Environment

Kore Infrastructure Builds Energy Reactors to Convert Organic Waste Into Power and Biocarbon

Kore Infrastructure Builds Energy Reactors to Convert Organic Waste Into Power and Biocarbon

For nearly two decades, Kore Infrastructure has been refining a vision that began with a simple but pressing question: how can society turn waste into a reliable source of energy? Today, the company’s answer lies in a breakthrough approach that produces dispatchable renewable energy, power that can be switched on and off like traditional generation, but without the emissions or limitations of oil or intermittent renewables like solar and wind.
“We knew from the start that talking about solutions was not enough,” said Cornelius Shields, founder and CEO of Kore Infrastructure. “Practical action is what matters, and a practical energy solution only works if it’s economically viable.”
That principle guided Kore through 17 years of research and development. Early work explored wastewater solutions and hydrogen outputs, but Shields and his team eventually found their stride in organic landfill waste. The technology, known as pyrolysis, heats organic material in the absence of oxygen to unlock methane and carbon products. The process works without combustion, meaning there are no emissions, resulting in carbon-negative energy. Shields explained. “Our reactors reduce that timeline dramatically. It’s like compressing a million years into minutes.”
The result is the Modular Conversion Reactor (MCR), a closed-loop system that can take in organic waste from factories, farms, or landfills and convert it into renewable natural gas, electricity, and solid biocarbon. “In nature, there is no waste, inspiring our process,” said Shields. “Every output has a use, whether as fuel, electricity, fertilizer, or industrial material.”
Kore proved the technology at commercial scale in 2021 in Los Angeles, partnering with SoCalGas, the nation’s largest natural gas provider.

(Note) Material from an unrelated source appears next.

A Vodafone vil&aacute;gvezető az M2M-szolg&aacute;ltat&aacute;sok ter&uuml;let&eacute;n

Demonstrating the MCR could generate renewable gas in the strictest regulatory environment in the U.S., but also operate continuously as a reliable baseload power source. Unlike solar or wind, which depend on weather, Kore’s reactors can run efficiently as long as they are supplied with feedstock.
“This is what we mean by dispatchable renewable energy,” Shields said. “It’s not intermittent, it can carry a load while not relying on sunshine or wind, and it scales with the organic waste challenges and energy needs that industries and cities are already facing.”

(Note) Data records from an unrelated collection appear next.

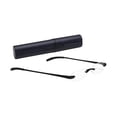 thumbnail image 1 of Flexi Lights 5000 Black Compact Reading Glasses with Hard Case, 1 of 1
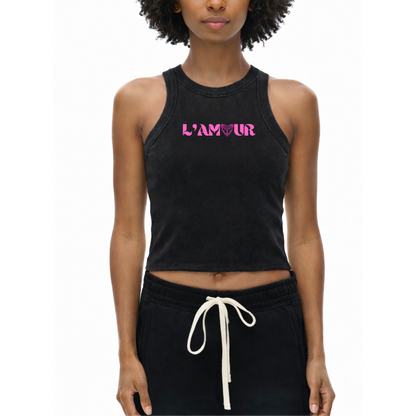 L'AMOUR Tank-Top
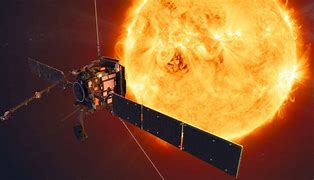 Image result for Space-Based Solar Power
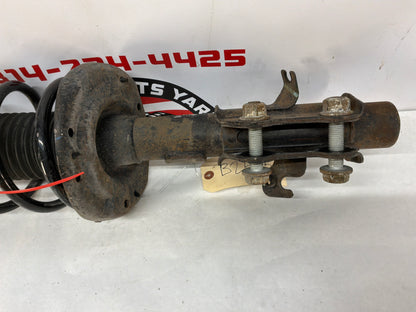 2014 Chevy Camaro SS RH Passenger Front Suspension Shock Strut Assembly Absorber OEM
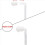 2X Security Earpiece Headset for CP040 DP1400 GP68 4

The shift from prototype to deployment came with a key insight: instead of trucking organic waste to a facility, Kore could build reactors directly at the source. Landfills, in particular, became the company’s focus. “Landfills are a perfect fit,” said Shields. “They already receive massive amounts of organic waste, and they make money by extending the life of their sites. Our reactors slow down how quickly a landfill fills, while also creating energy and capturing carbon.”
The system produces electricity, which can be used on-site to power factories or sent to the grid, as well as biocarbon, a solid material with multiple applications. By locking up carbon in this form instead of releasing it as methane or COâ‚‚, the MCR helps industries achieve carbon-negative status while creating a marketable byproduct.
The company’s next commercial plant is already in development at a landfill outside Los Angeles, with completion targeted for spring 2026. Shields noted that the modular design means a reactor could be built in as little as six months once approvals are in place, dramatically faster than large-scale projects.
Scalability is central to Kore’s vision. A single reactor can produce a significant amount of energy daily. “We don’t need to solve everything at once,” he said. “Even modest adoption has a massive impact.”
As energy demand surges with the rise of AI data centers, electric vehicles, and decentralized manufacturing, Kore sees itself as an answer to both grid strain and organic waste. When installed in local landfills, operators can benefit from the energy output, increase the lifespan of the landfill, and assist in emerging organic diversion regulations. Utilities can diversify their portfolios with this dispatchable, renewable option.
“Our philosophy has always been about matching real-world problems with viable solutions,” said Shields. “This is not about subsidies or lofty promises. It’s about technology that stands on its own two feet, that creates value today, and that can scale to meet tomorrow’s energy challenges.”
After 17 years of perseverance, Kore Infrastructure has positioned itself as a viable clean energy startup. It is a company bringing industrial-strength innovation to a sector hungry for dependable alternatives, one reactor at a time.